Но самым любимым его, развлечением была, пожалуй, математика. Он часто забавлялся, чертя круги на плотном снегу своей лежанки. Он обожал геометрию за поразительную гармонию и красоту, которые находил в ее простейших аксиомах, Ветер, выл, перемещаясь к северо-западу, а Данло лежал, наполовину высунувшись из мехов, и рисовал своим длинным ногтем геометрические фигуры. Джиро нравилось смотреть, как он царапает снег: сунув свой черный нос в накопившуюся кучку белого порошка, пес лаял и осыпал снегом грудь Данло. (Как все алалои, Данло спал голым, но в отличие от них находил снежную хижину слишком холодной, чтобы расхаживать по ней без одежды, и даже вставая, кутался в свои меха.) Таким манером Джиро давал хозяину понять, что проголодался. Данло кормил собак неохотно не только потому, что для этого приходилось вылезать из теплой постели, но и потому, что их припасы неотвратимо близились к концу. Он страдал, разворачивая очередной трескучий пакет с мороженым мясом. Жаль, что ему не повезло набить побольше палтуса, думал он, — рыба для собак питательнее постного шегшеевого мяса, и ее дольше хватает. Хотя если бы собаки питались одной рыбой, ему трудновато было бы жить в одной с ними хижине. Его жилье и так уже провоняло тухлым мясом, мочой и дерьмом.
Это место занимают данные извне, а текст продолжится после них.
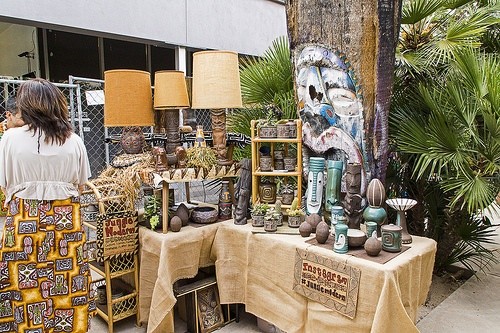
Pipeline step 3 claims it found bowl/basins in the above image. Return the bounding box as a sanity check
[348,229,365,247]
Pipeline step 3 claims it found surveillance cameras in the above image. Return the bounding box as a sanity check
[18,52,28,57]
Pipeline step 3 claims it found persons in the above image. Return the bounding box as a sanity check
[0,77,92,333]
[0,96,25,140]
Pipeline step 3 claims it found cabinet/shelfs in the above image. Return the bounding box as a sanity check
[251,118,304,215]
[79,178,142,331]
Каждый день ему приходилось выгребать наружу из туннеля семь собачьих куч, но они по крайней мере не смердели так, как у собак-рыбоедов — такое даже самим собакам нюхать противно. Ничто в мире не смердит так, как помет собак-рыбоедов.
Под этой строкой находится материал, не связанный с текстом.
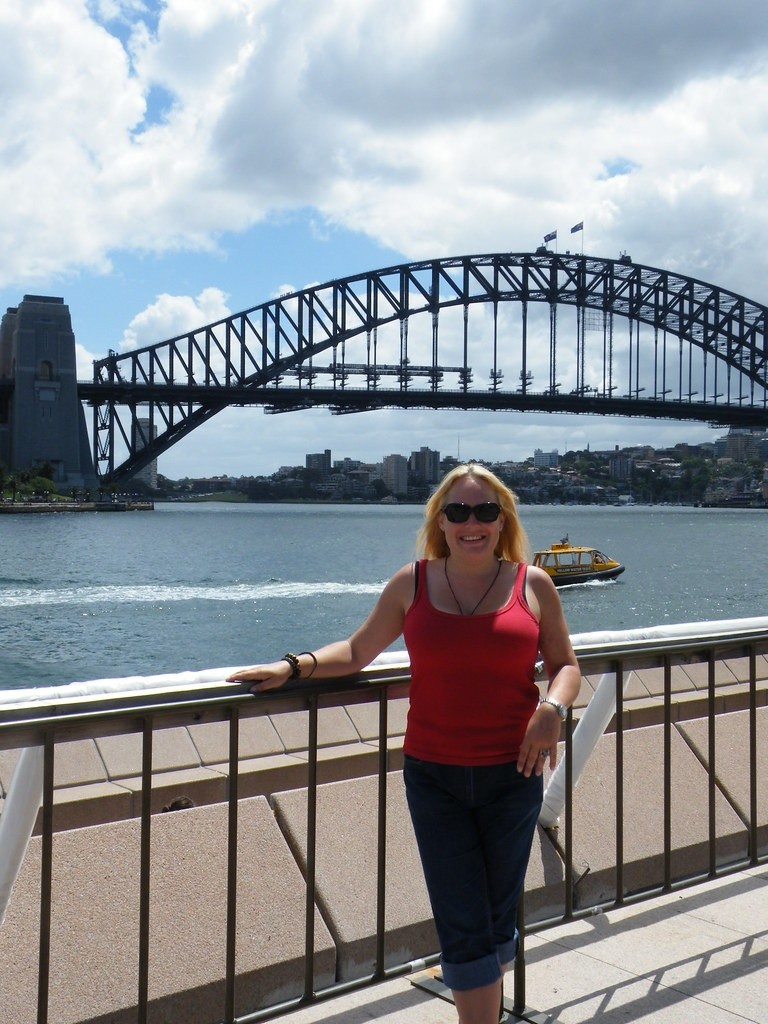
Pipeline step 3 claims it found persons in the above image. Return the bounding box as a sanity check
[595,554,604,564]
[227,463,581,1024]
На восьмое утро бури Данло скормил им последние порции.
Его собственной еды — орехов бальдо, шелкобрюшьего мяса и кровяного чая — должно было хватить еще дней на десять, если не делиться с собаками. Но делиться придется, иначе у собак не будет сил тащить нарты. Он, конечно, мог бы забить одну и скормить ее остальным, но Данло, по правде сказать, всегда любил своих собак больше, чем положено алалою, и страшился столкнуться с необходимостью убивать их. Он свистел, выманивая солнце из его облачной постели, и молился: "О Савель, апария-ля! " Но ответом ему были только снег и ветер, злой, ревущий ветер, способный пожрать даже солнце.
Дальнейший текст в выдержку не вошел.